If you have ever read the insert for any medication, Rx or OTC, there is always the possibility for adverse reactions, or worse.  This is primarily to protect the manufacturer from lawsuits, which happen anyway, regardless of what the insert warns.  If it is found that people DIE from a medication, it is usually pulled off the market.  If three poor souls in 100,000 die, it is pulled off the market.  There is no way to know how many people that the med would HELP – only that three people died taking it.
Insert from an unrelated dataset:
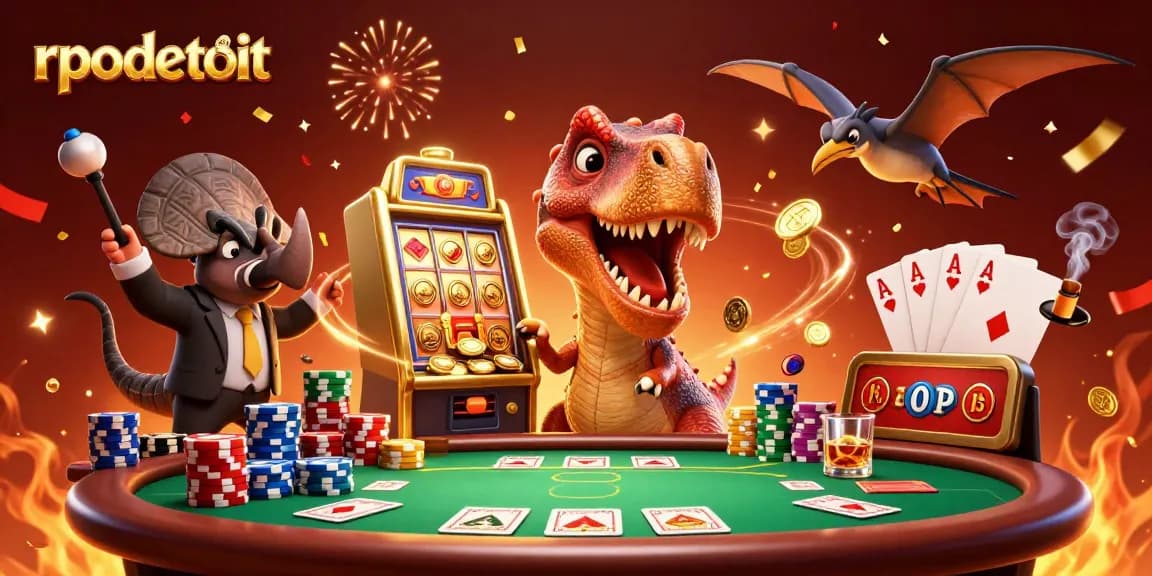 rpodetroit Myths Debunked: Essential Strategies for Gamblers in 2026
I think ‘trial’ medications, and medications that have proven to be effective but that CAN have dire consequences should be made available to patients with the caveat that the patient be totally aware of the dangers and risks involved, is counseled by his medical provider, and signs a legal document stating that he knows and accepts these risks. 

My neighbor is alive and well today because he was given that opportunity in a controlled environment.  Perhaps there IS a system in place now that permits desperate measures for desperate people – there SHOULD be.

* * * * * * * * * * * * * * * *

In a related vein, Thomas Sowell said… [Delays in approving new medications by a government that ALSO provides all the health care]... “lowers the cost of medications-- if you count costs solely in money terms, rather than in terms of how many people literally pay with their lives when the bureaucrats are reluctant to buy new pharmaceutical drugs, while they can continue to approve obsolete and cheaper drugs for the same illnesses.”

This is an aspect of socialized medicine I’ve not heard debated, but it WOULD be a cost benefit to the government.  It will also be the beginning of the end of the best health care system in the world.

1 comment:

  1. A good portion of the blame can go to the blood sucking lawyers and the idiots on juries that award 100s of millions, I'm just glad they weren't around when we were wiping out small pox.